Proposition de loi visant à préserver le petit commerce de proximité, n° 1083, déposée le mardi 11 mars 2025.
Les pressions pesant sur les petits commerçants sont nombreuses.
Les loyers ne cessent d’augmenter, renforcés par la pression d’acteurs surpuissants économiquement qui investissent les centres-ville. La location commerciale peut atteindre 400€ à 1000€ le mètre-carré, comme dans la rue Alsace-Lorraine. Certains bailleurs demandent également des dépôts de garantie équivalents jusqu’à 6 mois de loyer, ce qui empêche les petits commerçants de s’installer. La mairie décide alors de vendre au plus offrant, quitte à dénaturer le paysage de la ville au profit des seules enseignes multimillionnaires.
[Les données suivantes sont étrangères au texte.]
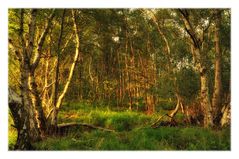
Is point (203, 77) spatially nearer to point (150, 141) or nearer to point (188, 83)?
point (150, 141)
Dans le reste de la ville, l’explosion des factures d’énergie a poussé plusieurs commerçants à mettre la clef sous la porte, notamment dans les boulangeries et plus largement le commerce de bouche, un phénomène accéléré par la nécessité de rembourser les prêts garantis par l’État (PGE) à la sortie de la crise sanitaire.
À Toulouse où l’on compte entre 12 000 et 16 000 commerces, soit 22% des entreprises, l’année 2023 a vu 230 liquidations. Une fermeture sur cinq concerne un commerce. Le Président du tribunal de commerce de Toulouse, Philippe Dedieu, explique cette situation par la concurrence des plateformes en ligne et l’impact de l’inflation.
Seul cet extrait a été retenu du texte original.